The COP26 summit is unlikely to be an outright flop. There has been no shortage of drama, with speakers seeming to compete with each other to see who could use the most histrionic language. Justin Welby, the Archbishop of Canterbury, went so far as to compare the attending leaders to Nazi appeasers. He later apologised.

Some progress, albeit small, is being made. A hundred countries have been persuaded, some on the promise of sweeteners worth £14 billion, to sign a pledge to end deforestation by 2030. Brazil, the most important of all, is among them. India has agreed, for the first time, to set itself a date for achieving net-zero greenhouse gas emissions — although its target, 2070, is two decades beyond what the United Nations would have liked. Most leaders at Glasgow will be dead by then.

We need a Plan B in the event of decarbonisation technology failing to advance in the way that is hoped

One thing is unlikely to have changed by the end of the two-week conference. For all the pledges made and aspirations expressed by countries around the world, Britain will remain one of a tiny handful of countries to have turned its carbon-reduction pledges into law. Almost all the others will do as they have previously done and allow themselves some wriggle room. Pointedly, China’s short-term carbon-reduction targets are expressed ‘per unit of GDP’ — emphasising that it has no intention of sacrificing economic growth on the altar of tackling climate change.

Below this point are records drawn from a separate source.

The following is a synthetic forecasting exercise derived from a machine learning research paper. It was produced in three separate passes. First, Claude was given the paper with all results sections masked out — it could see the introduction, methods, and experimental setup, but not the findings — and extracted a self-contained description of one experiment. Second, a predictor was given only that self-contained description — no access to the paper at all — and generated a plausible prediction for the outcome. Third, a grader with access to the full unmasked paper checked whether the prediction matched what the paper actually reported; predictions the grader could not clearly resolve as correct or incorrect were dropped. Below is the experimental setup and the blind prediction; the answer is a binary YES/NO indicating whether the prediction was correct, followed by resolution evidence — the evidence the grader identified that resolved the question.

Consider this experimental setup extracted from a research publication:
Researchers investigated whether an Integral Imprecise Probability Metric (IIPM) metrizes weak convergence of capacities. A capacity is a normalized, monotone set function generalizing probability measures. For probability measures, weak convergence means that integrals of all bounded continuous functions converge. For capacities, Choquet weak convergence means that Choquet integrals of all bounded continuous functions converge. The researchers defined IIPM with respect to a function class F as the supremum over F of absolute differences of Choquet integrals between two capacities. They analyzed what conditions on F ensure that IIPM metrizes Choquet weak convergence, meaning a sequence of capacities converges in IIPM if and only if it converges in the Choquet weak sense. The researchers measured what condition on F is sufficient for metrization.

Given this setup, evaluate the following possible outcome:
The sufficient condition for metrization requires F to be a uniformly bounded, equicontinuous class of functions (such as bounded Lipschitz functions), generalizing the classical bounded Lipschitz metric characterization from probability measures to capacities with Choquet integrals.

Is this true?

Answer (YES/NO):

This leaves Britain with a very serious problem: what to do if some of the technology which will be required to reach net zero disappoints? It is very noble to want to set an example to the rest of the world by legally committing yourself to eliminating carbon emissions. It will not look so clever in, say, 15 years’ time if we are still struggling to store copious quantities of energy generated on sunny and windy days for sunless and becalmed days when our wind farms and solar farms are generating next to nothing.